At just under 50,000 bopd, the Monterey Formation diatomite reservoir is currently producing the most oil at Belridge. It is also a very unique reservoir and may be one of the first unconventional shale reservoirs to be produced commercially. “Fluids move very slowly through this reservoir at only 0.3 to 1.0m per year,” says Malcolm. “It has extremely high porosity, a large surface area per unit volume, and is highly compressible; all very challenging characteristics for a reservoir that can be 300 to 400m thick.”

“The first horizontal wells were aligned parallel to the anticline axis and completed with multiple transverse fracs,” explains Malcolm. “This area had limited productivity and since then nearly all our horizontal wells have been drilled along the flanks of the anticline and completed with longitudinal fracs along the wellbore.
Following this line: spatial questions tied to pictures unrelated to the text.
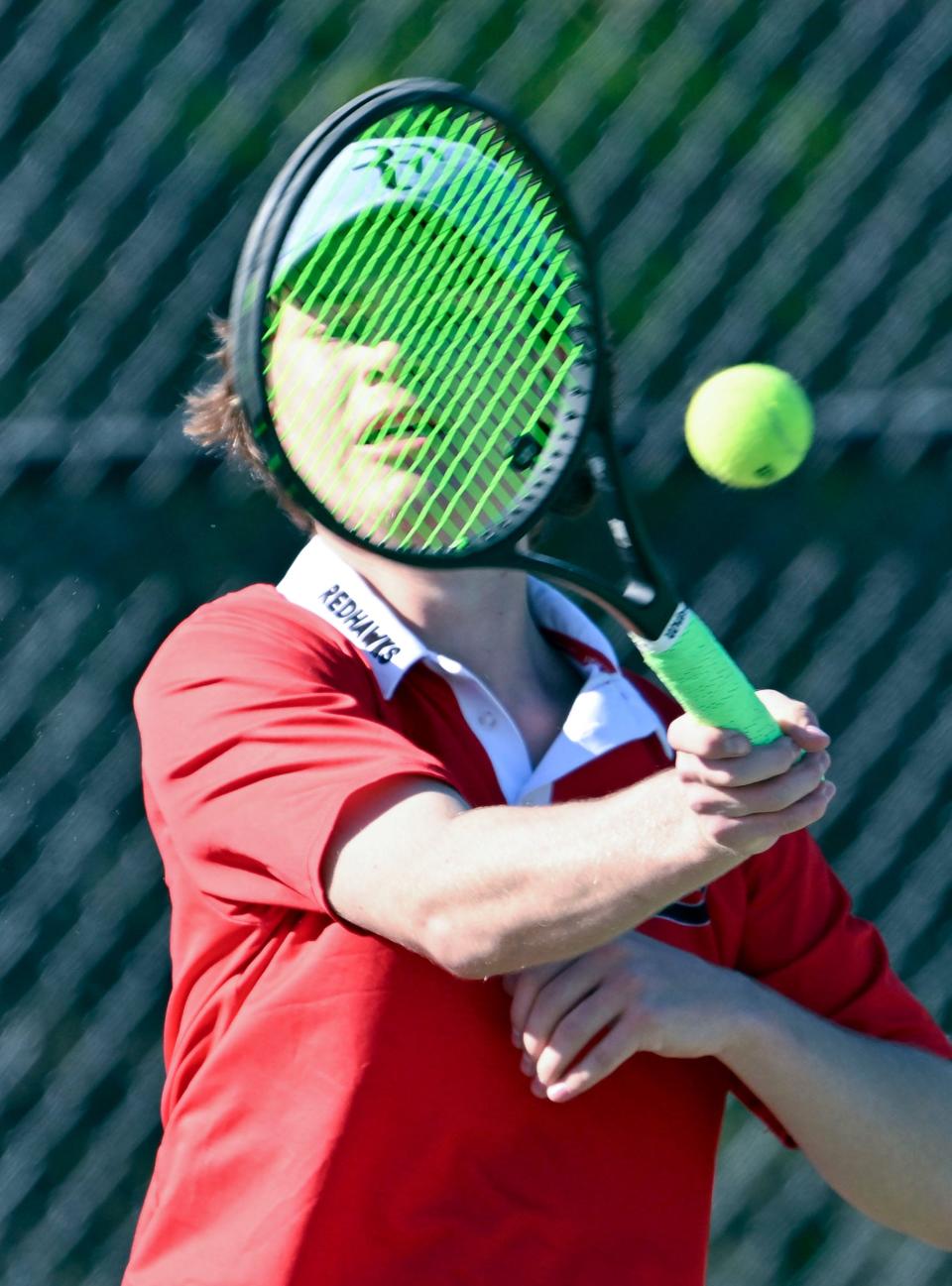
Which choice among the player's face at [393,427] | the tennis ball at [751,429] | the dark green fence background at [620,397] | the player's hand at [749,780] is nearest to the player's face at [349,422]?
the player's face at [393,427]

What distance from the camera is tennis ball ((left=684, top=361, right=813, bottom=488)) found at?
1.91 metres

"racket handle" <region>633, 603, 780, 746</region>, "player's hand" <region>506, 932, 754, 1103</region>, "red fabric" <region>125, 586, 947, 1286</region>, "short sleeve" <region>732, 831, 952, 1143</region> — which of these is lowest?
"red fabric" <region>125, 586, 947, 1286</region>

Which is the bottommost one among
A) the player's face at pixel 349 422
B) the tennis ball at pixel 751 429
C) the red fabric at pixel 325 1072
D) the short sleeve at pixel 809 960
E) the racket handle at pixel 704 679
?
the red fabric at pixel 325 1072

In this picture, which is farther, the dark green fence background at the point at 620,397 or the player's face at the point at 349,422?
the dark green fence background at the point at 620,397

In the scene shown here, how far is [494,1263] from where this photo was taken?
1.60m

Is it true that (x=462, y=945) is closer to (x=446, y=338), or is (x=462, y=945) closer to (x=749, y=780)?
(x=749, y=780)

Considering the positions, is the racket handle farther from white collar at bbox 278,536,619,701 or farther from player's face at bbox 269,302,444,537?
white collar at bbox 278,536,619,701

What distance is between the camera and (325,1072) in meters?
Result: 1.59

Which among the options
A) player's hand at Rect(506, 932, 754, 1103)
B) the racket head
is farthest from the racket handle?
player's hand at Rect(506, 932, 754, 1103)

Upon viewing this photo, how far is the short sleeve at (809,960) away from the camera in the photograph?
1.83 metres

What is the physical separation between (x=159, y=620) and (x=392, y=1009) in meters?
1.30

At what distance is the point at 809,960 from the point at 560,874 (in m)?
0.54

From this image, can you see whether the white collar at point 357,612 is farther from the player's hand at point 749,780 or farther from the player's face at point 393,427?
the player's hand at point 749,780

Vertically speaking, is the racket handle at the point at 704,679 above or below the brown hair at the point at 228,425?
above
After multi-stage fraccing, these wells have proven to be very successful.”

“Water injection is essential to improve oil recovery and to maintain reservoir pressure to avoid compaction in the diatomite. With this massive, thick reservoir, accurate placement of injectors is warranted,” states Malcolm. “To solve this problem, we are using a multifaceted approach. Open-hole Repeat Formation Tester (RFT) data allows us to easily locate where additional injection support is needed to maintain hydrostatic formation pressure. In that same content, we are using satellite data every 24 days to compare surface subsidence caused by reservoir compaction. This allows us to monitor conformance of injection and production across the field. Additionally, we have 50 well pilot programs to monitor water injection profiles using distributed temperature sensing (DTS) with the optical fiber between the casing and cement. Full DTS deployment may involve over 1,000 wells. For active reservoir monitoring, microseismic arrays have been deployed to monitor fracture growth and cross-well tomography may be used in the future to detect changes in reservoir fluid content. These are clear examples how new technologies can solve surveillance issues in oil fields.”

“Going forward, and along with trying to recover more oil from existing reservoirs, Aera is drilling new exploration wells into deeper zones throughout the field,” says Malcolm. “To lower our environmental impact, the old gas-fired steam generators may soon be replaced with solar or biomass steam generation. We are also trying to minimize the surface impact with possible redevelopment by multilateral horizontal wells.”

A final life could occur at Belridge towards the end of this century with the recovery of heat from the steamed reservoirs using low temperature geothermal technology. Until then, Aera will continue to apply modern technologies to this giant field to keep producing oil from its huge remaining reserves.

Acknowledgement: Special thanks to Malcolm Allan for his valuable contributions to this article.